*Testo dell'esercizio*.
------------------------------------

Un esempio di ciò lo vediamo nella prima delle democrazie contemporanee, gli
Stati Uniti d’America, in cui un potere politico totalmente desacralizzato
regge una società complessivamente molto religiosa, secondo diverse
confessioni.
7. La Questione romana
L’evoluzione degli organismi e delle società lascia tracce di ciò che c’era
prima in ciò che si è evoluto. Ecco perché, ragionando sul futuro, è importante
conoscere la storia, quindi gli eventi passati. Sotto certi profili il passato
non è sempre veramente passato. Lo vediamo, ad esempio, nelle
lingue umane. Dico “lingua” e parlo latino, la lingua della Roma di
duemila anni fa, ma insieme anche l’italiano di oggi.
La Questione romana ha travagliato la storia
italiana dall’unità nazionale, nel 1861, alle elezioni politiche del 1913, le
prime a cui poterono votare tutti gli adulti maschi cittadini italiani. Il
papato romano, come reazione alla conquista militare del suo piccolo
stato nell’Italia centrale da parte del Regno d’Italia, vietò ai fedeli italiani,
obbligandoli per fede e quindi considerando in peccato mortale i trasgressori,
la partecipazione alle elezioni politiche nazionali, sia come candidati sia
come elettori. Il Re Savoia venne scomunicato (in un Regno che nel suo Statuto proclamava:
“La Religione Cattolica, Apostolica e Romana è la sola Religione dello Stato”!).
Successivamente il papato romano contrastò duramente i processi democratici
nazionali, vietando espressamente di considerarli validi per portare valori di
fede nell’organizzazione sociale italiana, vietando quindi ogni idea di una democrazia
cristiana, punendo come eretici coloro che non si uniformavano a
quest’orientamento. Negli anni Venti del secolo scorso contrattò con il
Mussolini, il Duce del Fascismo, il simulacro di stato che ancora possiede nel
quartiere romano di Borgo, concludendo nel 1929 accordi con i quali accettava
gravissime limitazioni alla libertà di azione dei preti, che fino ad allora
erano stati protagonisti della vita sociale italiana, e di tutti gli altri
fedeli, considerando così chiuso provvidenzialmente il
conflitto con il Regno d’Italia. E, infine, con l’enciclica Il
Quarantennale, del 1931, spinse gli italiani verso il fascismo proclamando
di apprezzarne l’ordinamento corporativo, invitando i fedeli a collaborarvi, ma
anche l’azione repressiva politica contro le organizzazioni socialiste. Nessuna
autocritica è mai venuta dal papato per questa tragedia nazionale, salvo il
riconoscere, come fece il papa Montini, la natura provvidenziale della
fine dello Stato Pontificio, il regno politico dei papi. Questa autocritica
deve però venire da noi fedeli: dobbiamo essere consapevoli dell’influenza
negativa che, a lungo, la religione ha avuto nello sviluppo della democrazia
nazionale.

------------------------------------

*Materiale fornito*.
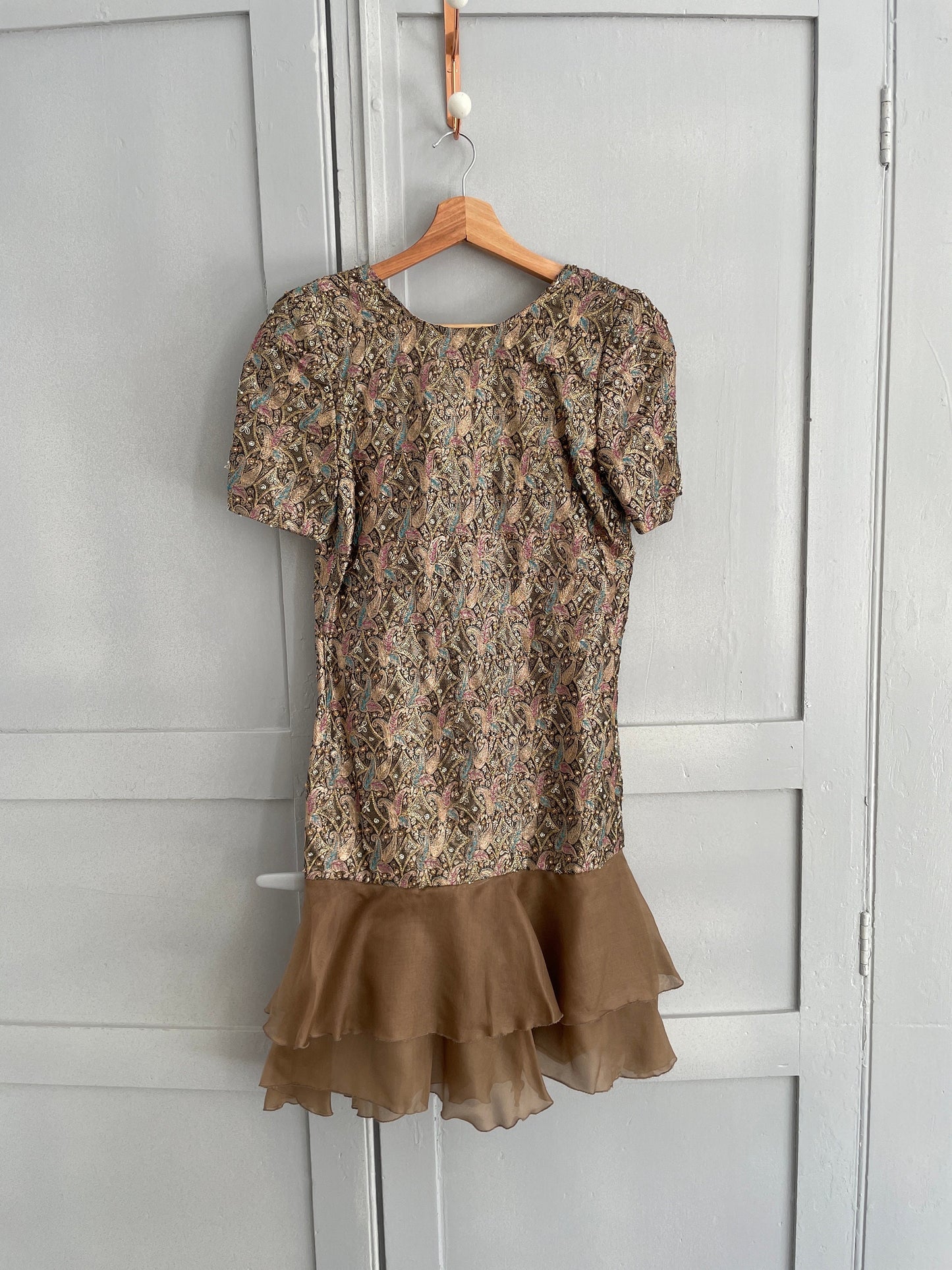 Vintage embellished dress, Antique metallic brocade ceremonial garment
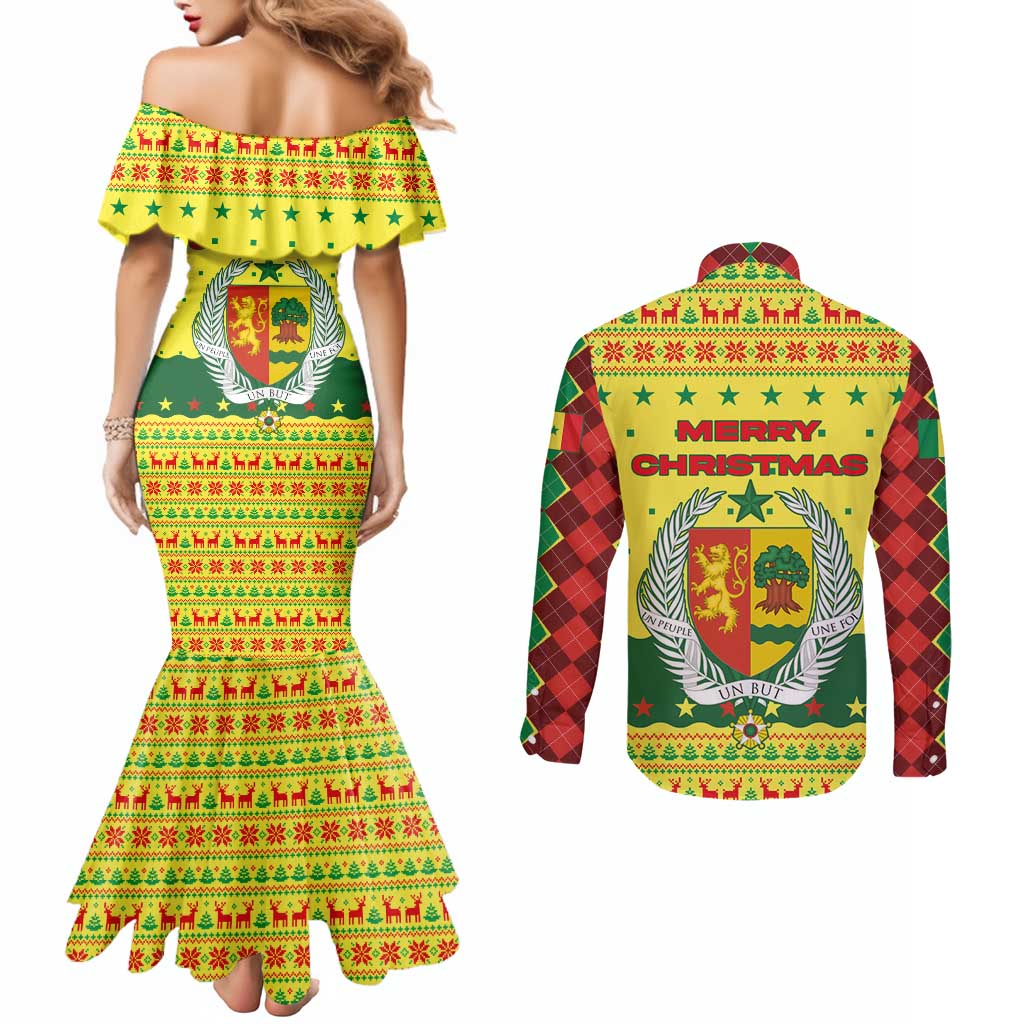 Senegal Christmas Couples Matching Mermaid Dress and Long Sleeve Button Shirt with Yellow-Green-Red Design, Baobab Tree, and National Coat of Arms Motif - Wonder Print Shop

------------------------------------

*Azione richiesta*.
Per favore, ricopia parola per parola il passo del testo sulla Questione romana che si apre con le parole contenenti "Un esempio di" e si chiude con "l’italiano di oggi.".

*Risposta scritta*.
Un esempio di ciò lo vediamo nella prima delle democrazie contemporanee, gli
Stati Uniti d’America, in cui un potere politico totalmente desacralizzato
regge una società complessivamente molto religiosa, secondo diverse
confessioni.
7. La Questione romana
L’evoluzione degli organismi e delle società lascia tracce di ciò che c’era
prima in ciò che si è evoluto. Ecco perché, ragionando sul futuro, è importante
conoscere la storia, quindi gli eventi passati. Sotto certi profili il passato
non è sempre veramente passato. Lo vediamo, ad esempio, nelle
lingue umane. Dico “lingua” e parlo latino, la lingua della Roma di
duemila anni fa, ma insieme anche l’italiano di oggi.